Огненный волк. Книга 2: Князь волков - Елизавета Дворецкая 8 стр.


И столько сердечной печали было в ее песне, что даже Милава была очарована и чуть не плакала от тоски, стоя за елью на краю поляны. Никто не поверил бы, слыша этот голос, что песню поет не живая девушка, страдающая от горячей любви, а лукавая, беспечальная берегиня, дочь Пресветлого Дажьбога, не знающая человеческих чувств и земных горестей. И лицо ее, нежное и прекрасное, стало лицом Горлинки, таким, как его помнила Милава. Если бы она не видела берегиню на льняном поле, то сама готова была бы поклясться, что видит перед собой невесту брата. И надета на ней была та самая рубаха, которую Милава повесила утром Ярилина дня на березку в роще.

В избушке Брезь тяжело заворочался во сне, глухо застонал. Елова, дремавшая одним глазом, подняла голову с растрепанной седой косой, встала и обошла вокруг лавки, где он лежал, бормоча заговор. Ночь за ночью она охраняла парня от чар берегини и чувствовала усталость; до Купалы оставалось недолго, но и силы ведуньи были на исходе.

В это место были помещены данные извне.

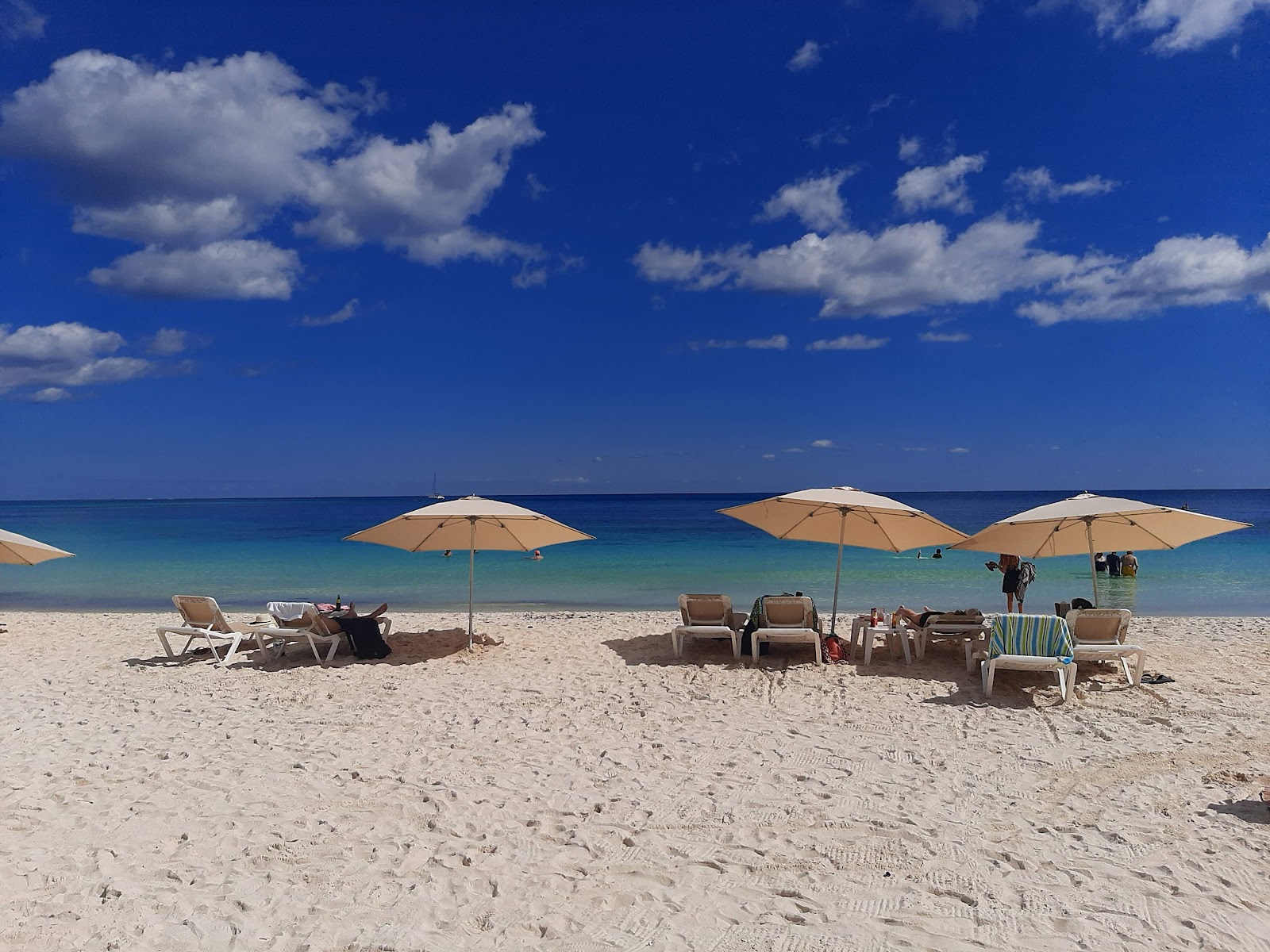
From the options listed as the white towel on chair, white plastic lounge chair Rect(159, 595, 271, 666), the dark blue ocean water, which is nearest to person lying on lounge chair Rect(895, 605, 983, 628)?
the white towel on chair

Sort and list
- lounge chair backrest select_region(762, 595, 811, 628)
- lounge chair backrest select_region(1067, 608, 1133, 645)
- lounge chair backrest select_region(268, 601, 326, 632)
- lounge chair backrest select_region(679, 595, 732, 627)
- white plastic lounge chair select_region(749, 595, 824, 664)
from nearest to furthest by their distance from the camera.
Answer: lounge chair backrest select_region(1067, 608, 1133, 645) < white plastic lounge chair select_region(749, 595, 824, 664) < lounge chair backrest select_region(762, 595, 811, 628) < lounge chair backrest select_region(268, 601, 326, 632) < lounge chair backrest select_region(679, 595, 732, 627)

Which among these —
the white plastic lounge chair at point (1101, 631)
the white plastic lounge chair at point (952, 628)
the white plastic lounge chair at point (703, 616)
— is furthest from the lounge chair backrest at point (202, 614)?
the white plastic lounge chair at point (1101, 631)

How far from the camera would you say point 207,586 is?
69.9 ft

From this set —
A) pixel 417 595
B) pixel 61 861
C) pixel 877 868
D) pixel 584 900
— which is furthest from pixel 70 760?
pixel 417 595

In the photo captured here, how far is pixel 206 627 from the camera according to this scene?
9172 millimetres

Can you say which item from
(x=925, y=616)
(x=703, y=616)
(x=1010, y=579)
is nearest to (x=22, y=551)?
(x=703, y=616)

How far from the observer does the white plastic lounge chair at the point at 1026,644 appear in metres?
7.05

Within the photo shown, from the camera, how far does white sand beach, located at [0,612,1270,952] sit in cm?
340

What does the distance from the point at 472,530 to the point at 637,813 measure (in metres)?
5.47

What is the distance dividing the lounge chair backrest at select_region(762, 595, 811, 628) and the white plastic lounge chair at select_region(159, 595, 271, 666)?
5596 mm

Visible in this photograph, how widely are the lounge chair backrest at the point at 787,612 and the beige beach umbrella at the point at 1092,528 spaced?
194cm

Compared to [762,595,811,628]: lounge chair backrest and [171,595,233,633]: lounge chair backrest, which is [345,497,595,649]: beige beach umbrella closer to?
[171,595,233,633]: lounge chair backrest

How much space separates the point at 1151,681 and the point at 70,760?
912 centimetres

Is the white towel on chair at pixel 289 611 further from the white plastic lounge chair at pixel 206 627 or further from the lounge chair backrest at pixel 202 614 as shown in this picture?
the lounge chair backrest at pixel 202 614
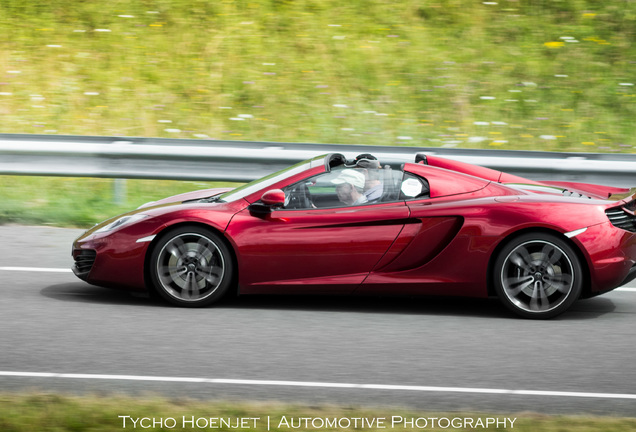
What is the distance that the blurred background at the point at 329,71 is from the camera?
13078mm

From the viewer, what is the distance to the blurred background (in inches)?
515

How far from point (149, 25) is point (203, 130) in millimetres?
2777

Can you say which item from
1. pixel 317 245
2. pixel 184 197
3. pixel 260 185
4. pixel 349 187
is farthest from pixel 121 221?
pixel 349 187

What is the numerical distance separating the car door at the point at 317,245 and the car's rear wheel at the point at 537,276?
0.77 meters

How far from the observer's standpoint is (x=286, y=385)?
482 cm

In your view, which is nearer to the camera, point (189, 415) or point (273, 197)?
point (189, 415)

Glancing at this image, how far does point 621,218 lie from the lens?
20.3 ft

Полоска зари над краем леса делалась все яснее, ярче. Уже настолько посветлело, что Милава могла различить даже узоры на рубахе берегини, вышитые ее же руками. Ну, если не сейчас…

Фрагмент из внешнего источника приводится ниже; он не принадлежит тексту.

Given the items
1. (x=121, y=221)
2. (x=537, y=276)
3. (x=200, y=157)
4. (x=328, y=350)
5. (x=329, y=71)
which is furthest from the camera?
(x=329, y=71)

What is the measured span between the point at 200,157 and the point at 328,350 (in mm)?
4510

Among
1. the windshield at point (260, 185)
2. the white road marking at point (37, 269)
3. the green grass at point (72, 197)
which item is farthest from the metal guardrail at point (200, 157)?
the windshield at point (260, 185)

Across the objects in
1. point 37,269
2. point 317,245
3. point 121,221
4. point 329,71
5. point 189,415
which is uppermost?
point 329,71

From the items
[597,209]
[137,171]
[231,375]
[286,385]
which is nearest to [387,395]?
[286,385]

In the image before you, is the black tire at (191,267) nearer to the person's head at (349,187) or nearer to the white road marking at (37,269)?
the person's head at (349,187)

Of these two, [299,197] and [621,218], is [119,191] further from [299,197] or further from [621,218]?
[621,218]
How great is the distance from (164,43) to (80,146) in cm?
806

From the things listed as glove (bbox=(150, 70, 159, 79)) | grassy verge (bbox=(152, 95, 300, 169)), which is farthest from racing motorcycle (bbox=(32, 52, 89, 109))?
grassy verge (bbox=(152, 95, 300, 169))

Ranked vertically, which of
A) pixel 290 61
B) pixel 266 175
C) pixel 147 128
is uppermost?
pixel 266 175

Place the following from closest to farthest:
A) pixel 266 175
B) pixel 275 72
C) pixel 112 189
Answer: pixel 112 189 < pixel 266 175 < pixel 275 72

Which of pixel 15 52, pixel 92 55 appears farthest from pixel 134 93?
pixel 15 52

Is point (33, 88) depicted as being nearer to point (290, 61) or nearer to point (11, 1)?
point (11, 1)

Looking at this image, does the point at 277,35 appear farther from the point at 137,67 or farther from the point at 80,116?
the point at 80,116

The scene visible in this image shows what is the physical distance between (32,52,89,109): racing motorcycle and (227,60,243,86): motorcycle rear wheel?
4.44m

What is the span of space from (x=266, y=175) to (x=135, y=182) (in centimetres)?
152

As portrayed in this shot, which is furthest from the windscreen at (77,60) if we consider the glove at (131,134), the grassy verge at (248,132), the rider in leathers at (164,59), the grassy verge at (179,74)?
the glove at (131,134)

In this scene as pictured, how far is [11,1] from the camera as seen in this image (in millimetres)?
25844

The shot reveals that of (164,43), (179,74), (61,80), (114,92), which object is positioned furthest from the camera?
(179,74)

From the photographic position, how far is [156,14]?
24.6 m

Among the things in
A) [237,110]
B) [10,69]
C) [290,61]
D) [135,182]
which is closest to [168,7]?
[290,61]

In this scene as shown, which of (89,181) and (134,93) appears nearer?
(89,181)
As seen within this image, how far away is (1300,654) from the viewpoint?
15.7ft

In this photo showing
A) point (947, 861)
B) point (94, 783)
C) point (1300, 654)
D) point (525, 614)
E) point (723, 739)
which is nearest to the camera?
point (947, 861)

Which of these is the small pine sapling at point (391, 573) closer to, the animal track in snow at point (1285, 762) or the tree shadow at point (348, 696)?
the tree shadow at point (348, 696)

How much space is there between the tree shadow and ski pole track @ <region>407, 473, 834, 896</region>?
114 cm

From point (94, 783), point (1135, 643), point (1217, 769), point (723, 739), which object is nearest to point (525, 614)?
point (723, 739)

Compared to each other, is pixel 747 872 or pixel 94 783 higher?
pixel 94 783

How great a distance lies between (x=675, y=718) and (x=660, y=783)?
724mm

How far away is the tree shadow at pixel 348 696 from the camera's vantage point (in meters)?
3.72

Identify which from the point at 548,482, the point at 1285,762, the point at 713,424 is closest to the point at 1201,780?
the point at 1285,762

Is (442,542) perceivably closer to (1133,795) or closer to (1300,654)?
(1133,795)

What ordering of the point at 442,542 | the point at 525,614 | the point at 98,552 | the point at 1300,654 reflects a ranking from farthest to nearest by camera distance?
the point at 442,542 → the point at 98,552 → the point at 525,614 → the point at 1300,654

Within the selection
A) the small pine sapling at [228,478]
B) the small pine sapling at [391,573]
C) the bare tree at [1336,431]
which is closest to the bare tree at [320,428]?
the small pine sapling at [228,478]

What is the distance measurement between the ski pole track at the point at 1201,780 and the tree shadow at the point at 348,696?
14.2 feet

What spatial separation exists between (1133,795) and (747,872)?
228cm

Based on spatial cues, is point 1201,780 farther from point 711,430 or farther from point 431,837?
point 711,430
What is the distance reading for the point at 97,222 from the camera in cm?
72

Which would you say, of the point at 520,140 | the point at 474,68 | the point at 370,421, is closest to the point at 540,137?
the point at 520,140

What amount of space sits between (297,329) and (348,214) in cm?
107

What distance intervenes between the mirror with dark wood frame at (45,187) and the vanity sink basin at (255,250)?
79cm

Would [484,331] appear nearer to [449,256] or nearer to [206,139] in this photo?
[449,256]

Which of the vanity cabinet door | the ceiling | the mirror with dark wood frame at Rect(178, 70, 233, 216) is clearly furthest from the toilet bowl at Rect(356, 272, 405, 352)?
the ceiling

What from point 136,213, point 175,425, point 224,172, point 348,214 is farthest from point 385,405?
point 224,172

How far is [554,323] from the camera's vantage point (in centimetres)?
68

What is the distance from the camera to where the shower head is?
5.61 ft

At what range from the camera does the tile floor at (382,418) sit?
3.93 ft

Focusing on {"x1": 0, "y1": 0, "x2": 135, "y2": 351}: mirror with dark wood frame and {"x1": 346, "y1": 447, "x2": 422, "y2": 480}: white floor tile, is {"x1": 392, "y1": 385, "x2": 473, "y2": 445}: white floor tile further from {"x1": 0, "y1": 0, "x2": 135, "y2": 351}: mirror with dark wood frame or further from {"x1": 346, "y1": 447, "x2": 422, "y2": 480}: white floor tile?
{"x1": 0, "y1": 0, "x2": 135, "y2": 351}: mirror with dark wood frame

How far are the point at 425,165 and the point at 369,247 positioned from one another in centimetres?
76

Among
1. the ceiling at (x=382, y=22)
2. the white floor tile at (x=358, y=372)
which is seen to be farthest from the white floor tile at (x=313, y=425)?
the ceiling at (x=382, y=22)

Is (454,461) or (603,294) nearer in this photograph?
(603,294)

В утренней тишине послышался легкий шелест крыльев. Прячась за еловые лапы, Милава вскинула голову – с восточной стороны летела лебединая стая. Одна, две, три… восемь белых лебедушек торопливо насчитала Милава.

Девушка возле избушки тоже подняла голову к небу.

– Сестра! Сестра! – пролетели над лесом нежные зовущие голоса.

– Пора! Летим! Сестра! Дивница! Летим!

Милава задохнулась и прижала руки ко рту, чтобы не вскрикнуть.

Дивница! Душа волшебной травы девясила, травы девяти жизней! Вот оно, имя, ради которого она пошла в лес ночью! Она чуть не плакала от волнения: не обманул Говорок, Вострец правильно истолковал его безумные речи! Не зря она пошла на этот страх, чуть не попала в зубы Ырки, в хоровод берегинь!

Девушка перед избушкой подняла вверх руки, плавно повела широкими рукавами и вдруг быстро повернулась на месте; фигура ее исчезла, Милаве показалось, что стремительный вихрь вертит молоденькую березку и ветви ее машут, как крылья. И вот вихрь опал, над полянкой взлетела белая лебедь. Описав мягкий круг над дерновой, поросшей мхом крышей, она прощально прокричала что-то и взвилась в светлеющее небо, вслед за улетающими сестрами. А на траве перед избушкой осталась лежать вышитая рубашка.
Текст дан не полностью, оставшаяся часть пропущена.